OA is a chronic degenerative disease characterized by a progressive loss of cartilage, leading to pain, loss of joint function and disability. It affects over 300 million people worldwide2 posing a significant and growing burden to healthcare systems, often presenting in the knees with over 1 million knee replacements estimated to take place annually in the US alone3.
A debilitating disease with increasing prevalence as societies age4, existing pharmacologic treatments only address symptoms such as pain, meaning there is a significant and growing need for a disease modifying therapy that could maintain or regenerate cartilage and change the natural course of the disease.

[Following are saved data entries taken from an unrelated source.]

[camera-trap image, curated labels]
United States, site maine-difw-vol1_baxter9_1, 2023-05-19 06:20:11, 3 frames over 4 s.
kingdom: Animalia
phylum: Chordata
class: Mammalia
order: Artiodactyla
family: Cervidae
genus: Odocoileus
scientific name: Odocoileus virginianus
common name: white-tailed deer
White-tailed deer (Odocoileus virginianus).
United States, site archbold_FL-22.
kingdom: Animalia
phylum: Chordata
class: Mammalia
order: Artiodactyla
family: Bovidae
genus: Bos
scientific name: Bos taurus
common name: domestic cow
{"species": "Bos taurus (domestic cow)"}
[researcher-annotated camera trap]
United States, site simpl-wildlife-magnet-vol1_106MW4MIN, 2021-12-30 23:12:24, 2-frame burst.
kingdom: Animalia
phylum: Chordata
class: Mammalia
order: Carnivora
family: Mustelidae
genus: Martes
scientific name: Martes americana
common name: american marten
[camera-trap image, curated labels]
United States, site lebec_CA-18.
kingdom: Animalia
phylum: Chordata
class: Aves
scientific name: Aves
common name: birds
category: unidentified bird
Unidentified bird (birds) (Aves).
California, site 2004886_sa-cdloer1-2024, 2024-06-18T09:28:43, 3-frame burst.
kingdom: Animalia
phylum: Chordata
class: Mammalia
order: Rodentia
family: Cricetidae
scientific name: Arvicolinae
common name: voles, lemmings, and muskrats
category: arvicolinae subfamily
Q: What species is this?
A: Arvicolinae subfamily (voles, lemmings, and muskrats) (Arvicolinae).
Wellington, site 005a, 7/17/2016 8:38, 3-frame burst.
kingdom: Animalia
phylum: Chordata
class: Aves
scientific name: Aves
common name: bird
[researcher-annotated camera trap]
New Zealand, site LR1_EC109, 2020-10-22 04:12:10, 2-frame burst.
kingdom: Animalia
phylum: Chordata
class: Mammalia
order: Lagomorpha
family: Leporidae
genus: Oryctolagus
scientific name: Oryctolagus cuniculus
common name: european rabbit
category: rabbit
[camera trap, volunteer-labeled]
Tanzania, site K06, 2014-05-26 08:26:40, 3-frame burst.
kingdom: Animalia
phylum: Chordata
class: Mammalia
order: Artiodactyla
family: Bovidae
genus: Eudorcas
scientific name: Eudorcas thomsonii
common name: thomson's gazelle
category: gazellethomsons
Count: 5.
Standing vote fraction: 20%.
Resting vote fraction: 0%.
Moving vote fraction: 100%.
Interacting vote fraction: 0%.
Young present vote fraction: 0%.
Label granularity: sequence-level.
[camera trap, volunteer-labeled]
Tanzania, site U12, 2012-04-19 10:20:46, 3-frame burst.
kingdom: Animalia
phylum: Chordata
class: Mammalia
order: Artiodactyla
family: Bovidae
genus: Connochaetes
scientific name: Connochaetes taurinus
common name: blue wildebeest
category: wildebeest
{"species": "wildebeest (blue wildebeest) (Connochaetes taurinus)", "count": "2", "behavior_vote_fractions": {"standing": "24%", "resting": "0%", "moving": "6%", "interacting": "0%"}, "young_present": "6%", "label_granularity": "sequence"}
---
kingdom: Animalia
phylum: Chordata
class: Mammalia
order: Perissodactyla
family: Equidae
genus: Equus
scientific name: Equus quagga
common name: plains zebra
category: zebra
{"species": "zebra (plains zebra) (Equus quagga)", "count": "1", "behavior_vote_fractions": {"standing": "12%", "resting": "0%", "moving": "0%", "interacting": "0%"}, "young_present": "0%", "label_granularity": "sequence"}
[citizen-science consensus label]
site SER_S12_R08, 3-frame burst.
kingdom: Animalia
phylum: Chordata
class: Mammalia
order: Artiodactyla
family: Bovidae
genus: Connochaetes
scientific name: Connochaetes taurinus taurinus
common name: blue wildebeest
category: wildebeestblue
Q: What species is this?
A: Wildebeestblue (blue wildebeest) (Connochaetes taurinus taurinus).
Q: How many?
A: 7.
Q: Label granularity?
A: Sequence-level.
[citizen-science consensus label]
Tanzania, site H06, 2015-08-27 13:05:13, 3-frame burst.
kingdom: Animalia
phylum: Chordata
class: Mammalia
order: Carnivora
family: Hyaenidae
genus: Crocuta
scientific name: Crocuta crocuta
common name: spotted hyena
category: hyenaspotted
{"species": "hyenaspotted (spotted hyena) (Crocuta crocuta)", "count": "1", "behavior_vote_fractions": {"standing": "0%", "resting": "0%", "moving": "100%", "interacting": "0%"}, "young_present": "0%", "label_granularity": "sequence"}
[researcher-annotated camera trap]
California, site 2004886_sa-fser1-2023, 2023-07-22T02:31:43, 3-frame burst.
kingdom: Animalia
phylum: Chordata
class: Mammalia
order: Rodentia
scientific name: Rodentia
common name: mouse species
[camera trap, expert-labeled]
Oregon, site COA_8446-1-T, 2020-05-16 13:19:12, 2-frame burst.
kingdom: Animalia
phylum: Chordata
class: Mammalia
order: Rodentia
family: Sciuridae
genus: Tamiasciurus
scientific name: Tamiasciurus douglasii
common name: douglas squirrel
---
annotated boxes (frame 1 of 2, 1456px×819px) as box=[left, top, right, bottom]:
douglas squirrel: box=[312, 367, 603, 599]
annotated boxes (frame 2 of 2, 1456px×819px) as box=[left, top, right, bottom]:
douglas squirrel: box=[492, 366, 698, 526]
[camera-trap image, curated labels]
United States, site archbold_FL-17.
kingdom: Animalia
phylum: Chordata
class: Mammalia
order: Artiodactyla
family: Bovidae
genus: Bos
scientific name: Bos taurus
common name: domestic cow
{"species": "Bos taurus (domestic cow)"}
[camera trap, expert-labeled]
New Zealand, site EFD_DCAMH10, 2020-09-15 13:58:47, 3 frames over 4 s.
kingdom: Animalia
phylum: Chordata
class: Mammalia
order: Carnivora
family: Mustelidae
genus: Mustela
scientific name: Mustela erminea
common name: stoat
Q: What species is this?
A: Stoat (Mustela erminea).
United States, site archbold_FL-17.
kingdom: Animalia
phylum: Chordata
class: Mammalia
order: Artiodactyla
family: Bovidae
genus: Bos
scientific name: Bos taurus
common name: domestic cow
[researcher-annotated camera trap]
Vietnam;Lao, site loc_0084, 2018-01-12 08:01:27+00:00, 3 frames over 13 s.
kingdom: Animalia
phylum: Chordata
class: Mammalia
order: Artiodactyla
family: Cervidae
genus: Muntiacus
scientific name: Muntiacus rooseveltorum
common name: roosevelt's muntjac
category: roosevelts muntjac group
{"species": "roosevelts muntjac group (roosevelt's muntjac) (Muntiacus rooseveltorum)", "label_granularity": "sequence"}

LNA043 is a ANGPTL3 agonist that targets damaged cartilage and modulates several pathways involved in cartilage regeneration. In a proof of concept study, treatment with intra-articular injections of LNA043 resulted in regeneration of damaged cartilage in patients with femoral articular cartilage lesions5. A Phase IIb study in patients with knee OA is underway.
Discovered within the Novartis Institutes for BioMedical Research, LNA043 is among a number of early investigational programs in Novartis’s portfolio that target cartilage damage and inflammation in OA.